Day 72: waiting part 1
the answer is simply-i am waiting. i don't mean the action i mean i am the act of waiting itself...it exists in me, in anywhere in this world and existance...how could i possibly deny that it is myself? no way.
so let's look at how do i express this and create/manifest within and without myself.
the origin of waiting comes from my childhood, i asked something from my father to explain and do together and he said to me "wait a little please" and because i did not understand it first i kept on asking him over and over again while he did the other thing and THAN do the thing with me...so first it wasn't a point at all it only meant that he does not gonna do what i ask him to...so if i ask more he eventually does it/agrees. this was when i was really youg...so you i cannot remember how young at all...yet i can state this happened even before i could speak where i show them with the kind of asking and they don't bothered for a while...me neither :D
but after i could speak i could express that i require them for something...yet because they were often busy with doing something or my mother that she are not as agile as a normal human and cannot just stand up at will for the first try...so a lot of times i had to "wait" for them but i only saw this that they are not living as fast as me and generally slower and lazy or tired to react immediately.
Later i encountered this point of waiting in the kindergarten...during sleepbreaks...where i have been expressed here before that i had to wait for the break to be over and could only play or do stuff after-when i was not ever sleepy or tired at all. it's like when you go into your office before work like 7:40 you would have to wait till 8 to get any paperwork or to be able to turn on your computer...yes i reacted with frustration some anger and sadness.
because i could not understand the point of waiting-i saw it that i am being limited in my expression of what i can do here and to fix myself to time and live accordingly-and no kid is insane to not see how unsupportive it is having to supress your self-expression just for the sake of time.
so in kindergarten i handled this with the idea that this is because nannys DOESENT GIVE A FUCK about me and are not willing to consider that i am a more active kid who does not need rest during the daytime in the form of sleep. also these added to the point of EGO, blame, victimization and separation and suppression of myself. i had to go along with it, i mentioned it, tried to bargain that "i will be quiet" and "nobody will wake up or hear me" yet i was forced into accepting the system and also had to force myself to be able to do so with suppression.
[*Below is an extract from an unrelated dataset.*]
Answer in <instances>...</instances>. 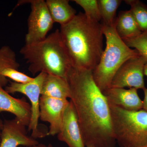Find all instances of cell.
<instances>
[{"instance_id":"cell-1","label":"cell","mask_w":147,"mask_h":147,"mask_svg":"<svg viewBox=\"0 0 147 147\" xmlns=\"http://www.w3.org/2000/svg\"><path fill=\"white\" fill-rule=\"evenodd\" d=\"M66 79L86 147H115L110 105L93 71L72 67Z\"/></svg>"},{"instance_id":"cell-2","label":"cell","mask_w":147,"mask_h":147,"mask_svg":"<svg viewBox=\"0 0 147 147\" xmlns=\"http://www.w3.org/2000/svg\"><path fill=\"white\" fill-rule=\"evenodd\" d=\"M59 32L72 67L93 71L104 50L102 24L80 12Z\"/></svg>"},{"instance_id":"cell-3","label":"cell","mask_w":147,"mask_h":147,"mask_svg":"<svg viewBox=\"0 0 147 147\" xmlns=\"http://www.w3.org/2000/svg\"><path fill=\"white\" fill-rule=\"evenodd\" d=\"M20 53L33 75L45 72L66 78L72 67L58 29L41 41L25 45Z\"/></svg>"},{"instance_id":"cell-4","label":"cell","mask_w":147,"mask_h":147,"mask_svg":"<svg viewBox=\"0 0 147 147\" xmlns=\"http://www.w3.org/2000/svg\"><path fill=\"white\" fill-rule=\"evenodd\" d=\"M102 24L106 46L99 63L93 71V76L96 84L102 92L110 88L113 77L125 62L140 55L137 50L128 47L119 36L115 24Z\"/></svg>"},{"instance_id":"cell-5","label":"cell","mask_w":147,"mask_h":147,"mask_svg":"<svg viewBox=\"0 0 147 147\" xmlns=\"http://www.w3.org/2000/svg\"><path fill=\"white\" fill-rule=\"evenodd\" d=\"M114 136L120 147L147 145V111H129L110 105Z\"/></svg>"},{"instance_id":"cell-6","label":"cell","mask_w":147,"mask_h":147,"mask_svg":"<svg viewBox=\"0 0 147 147\" xmlns=\"http://www.w3.org/2000/svg\"><path fill=\"white\" fill-rule=\"evenodd\" d=\"M47 74L45 72L40 73L34 77L33 81L26 84L9 82L10 84L5 88L9 94L20 93L29 98L31 106V118L28 127V131L31 132V136L36 139L47 136V133L42 131L38 123L40 98L42 84Z\"/></svg>"},{"instance_id":"cell-7","label":"cell","mask_w":147,"mask_h":147,"mask_svg":"<svg viewBox=\"0 0 147 147\" xmlns=\"http://www.w3.org/2000/svg\"><path fill=\"white\" fill-rule=\"evenodd\" d=\"M30 3L31 11L28 20V32L25 36V45L39 42L45 39L54 24L44 0L20 1L18 5Z\"/></svg>"},{"instance_id":"cell-8","label":"cell","mask_w":147,"mask_h":147,"mask_svg":"<svg viewBox=\"0 0 147 147\" xmlns=\"http://www.w3.org/2000/svg\"><path fill=\"white\" fill-rule=\"evenodd\" d=\"M147 61L142 56L129 59L119 69L113 77L110 88L127 87L144 89V70Z\"/></svg>"},{"instance_id":"cell-9","label":"cell","mask_w":147,"mask_h":147,"mask_svg":"<svg viewBox=\"0 0 147 147\" xmlns=\"http://www.w3.org/2000/svg\"><path fill=\"white\" fill-rule=\"evenodd\" d=\"M68 99H59L41 96L40 98L39 119L50 123L47 136H55L60 130L65 110Z\"/></svg>"},{"instance_id":"cell-10","label":"cell","mask_w":147,"mask_h":147,"mask_svg":"<svg viewBox=\"0 0 147 147\" xmlns=\"http://www.w3.org/2000/svg\"><path fill=\"white\" fill-rule=\"evenodd\" d=\"M28 127L16 117L4 121L1 135L0 147H31L39 144L28 135Z\"/></svg>"},{"instance_id":"cell-11","label":"cell","mask_w":147,"mask_h":147,"mask_svg":"<svg viewBox=\"0 0 147 147\" xmlns=\"http://www.w3.org/2000/svg\"><path fill=\"white\" fill-rule=\"evenodd\" d=\"M57 138L68 147H86L76 111L70 100L64 112Z\"/></svg>"},{"instance_id":"cell-12","label":"cell","mask_w":147,"mask_h":147,"mask_svg":"<svg viewBox=\"0 0 147 147\" xmlns=\"http://www.w3.org/2000/svg\"><path fill=\"white\" fill-rule=\"evenodd\" d=\"M102 92L110 105L129 111L143 109V100L139 97L138 90L134 88H109Z\"/></svg>"},{"instance_id":"cell-13","label":"cell","mask_w":147,"mask_h":147,"mask_svg":"<svg viewBox=\"0 0 147 147\" xmlns=\"http://www.w3.org/2000/svg\"><path fill=\"white\" fill-rule=\"evenodd\" d=\"M8 112L27 127L31 118V106L24 98L13 97L0 85V113Z\"/></svg>"},{"instance_id":"cell-14","label":"cell","mask_w":147,"mask_h":147,"mask_svg":"<svg viewBox=\"0 0 147 147\" xmlns=\"http://www.w3.org/2000/svg\"><path fill=\"white\" fill-rule=\"evenodd\" d=\"M41 95L59 99H67L70 89L66 78L47 74L42 84Z\"/></svg>"},{"instance_id":"cell-15","label":"cell","mask_w":147,"mask_h":147,"mask_svg":"<svg viewBox=\"0 0 147 147\" xmlns=\"http://www.w3.org/2000/svg\"><path fill=\"white\" fill-rule=\"evenodd\" d=\"M115 26L117 34L122 39L135 37L142 33L130 10L119 12Z\"/></svg>"},{"instance_id":"cell-16","label":"cell","mask_w":147,"mask_h":147,"mask_svg":"<svg viewBox=\"0 0 147 147\" xmlns=\"http://www.w3.org/2000/svg\"><path fill=\"white\" fill-rule=\"evenodd\" d=\"M46 4L54 23L65 25L73 19L76 10L70 5L68 0H47Z\"/></svg>"},{"instance_id":"cell-17","label":"cell","mask_w":147,"mask_h":147,"mask_svg":"<svg viewBox=\"0 0 147 147\" xmlns=\"http://www.w3.org/2000/svg\"><path fill=\"white\" fill-rule=\"evenodd\" d=\"M20 66L14 51L8 45L2 46L0 48V85L5 87L9 82L7 78L1 74L4 70L7 68L18 70Z\"/></svg>"},{"instance_id":"cell-18","label":"cell","mask_w":147,"mask_h":147,"mask_svg":"<svg viewBox=\"0 0 147 147\" xmlns=\"http://www.w3.org/2000/svg\"><path fill=\"white\" fill-rule=\"evenodd\" d=\"M102 24L106 26L115 24L117 9L122 2L121 0H97Z\"/></svg>"},{"instance_id":"cell-19","label":"cell","mask_w":147,"mask_h":147,"mask_svg":"<svg viewBox=\"0 0 147 147\" xmlns=\"http://www.w3.org/2000/svg\"><path fill=\"white\" fill-rule=\"evenodd\" d=\"M142 32H147V5L139 0H125Z\"/></svg>"},{"instance_id":"cell-20","label":"cell","mask_w":147,"mask_h":147,"mask_svg":"<svg viewBox=\"0 0 147 147\" xmlns=\"http://www.w3.org/2000/svg\"><path fill=\"white\" fill-rule=\"evenodd\" d=\"M73 1L84 9L87 18L96 22L101 21L97 0H74Z\"/></svg>"},{"instance_id":"cell-21","label":"cell","mask_w":147,"mask_h":147,"mask_svg":"<svg viewBox=\"0 0 147 147\" xmlns=\"http://www.w3.org/2000/svg\"><path fill=\"white\" fill-rule=\"evenodd\" d=\"M122 40L128 47L137 50L147 61V32H142L135 37Z\"/></svg>"},{"instance_id":"cell-22","label":"cell","mask_w":147,"mask_h":147,"mask_svg":"<svg viewBox=\"0 0 147 147\" xmlns=\"http://www.w3.org/2000/svg\"><path fill=\"white\" fill-rule=\"evenodd\" d=\"M2 75L7 78H9L13 82L19 84H26L33 81L34 78L30 77L17 69L7 68L2 72Z\"/></svg>"},{"instance_id":"cell-23","label":"cell","mask_w":147,"mask_h":147,"mask_svg":"<svg viewBox=\"0 0 147 147\" xmlns=\"http://www.w3.org/2000/svg\"><path fill=\"white\" fill-rule=\"evenodd\" d=\"M144 92V99L143 100V109L147 111V88H145L143 90Z\"/></svg>"},{"instance_id":"cell-24","label":"cell","mask_w":147,"mask_h":147,"mask_svg":"<svg viewBox=\"0 0 147 147\" xmlns=\"http://www.w3.org/2000/svg\"><path fill=\"white\" fill-rule=\"evenodd\" d=\"M18 147H29L27 146H20ZM31 147H53V146L52 145L48 144L47 145L44 144H38L35 146H33Z\"/></svg>"},{"instance_id":"cell-25","label":"cell","mask_w":147,"mask_h":147,"mask_svg":"<svg viewBox=\"0 0 147 147\" xmlns=\"http://www.w3.org/2000/svg\"><path fill=\"white\" fill-rule=\"evenodd\" d=\"M4 121H3L1 118H0V143H1V133L2 130L3 125Z\"/></svg>"},{"instance_id":"cell-26","label":"cell","mask_w":147,"mask_h":147,"mask_svg":"<svg viewBox=\"0 0 147 147\" xmlns=\"http://www.w3.org/2000/svg\"><path fill=\"white\" fill-rule=\"evenodd\" d=\"M144 74L145 76H146L147 78V63L145 65Z\"/></svg>"},{"instance_id":"cell-27","label":"cell","mask_w":147,"mask_h":147,"mask_svg":"<svg viewBox=\"0 0 147 147\" xmlns=\"http://www.w3.org/2000/svg\"><path fill=\"white\" fill-rule=\"evenodd\" d=\"M147 147V146H142V147Z\"/></svg>"},{"instance_id":"cell-28","label":"cell","mask_w":147,"mask_h":147,"mask_svg":"<svg viewBox=\"0 0 147 147\" xmlns=\"http://www.w3.org/2000/svg\"><path fill=\"white\" fill-rule=\"evenodd\" d=\"M92 147V146H89V147Z\"/></svg>"}]
</instances>
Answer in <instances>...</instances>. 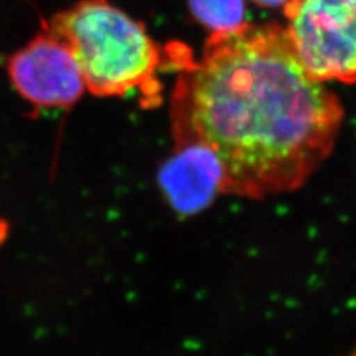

next time it was again leementary school where i had to wait for the classes to begin...oh i just disliked the breaks between classes...it was boring and those 5-10 minutes my classmates and the bigger boys had a chance to do anything they wanted with me...because there were no authority around to make them not start it based on fear. so plenty of bullying and fighting could happen in those minutes so i just wanted to finish with my classes and get home...no rest between. kinda like "here take this filler, fill my brain with your stupid information and let me go home now!"
but of course i HAD to wait in the morning for the class to start and then all the breaks and then to the school to end and be able to be on holydays...
these 3 had ingraved the point of waiting within me by my acceptance and allowance.
so as i see in myself there are 3 "types" of waiting that i as a human participates within:
-conscious waiting while doing nothing or just "filling in the time" with activities
-subconscious waiting like for the summer holyday, presents, vacation, things that will be in the future more than a month
-shadowed waiting when you have this waiting but never really think about it or experiance it like the waiting for the world to change, or for your perfect love-match, or to be the best and have a dignified life...these are what we are working towards but just wait for them to arrive at some point.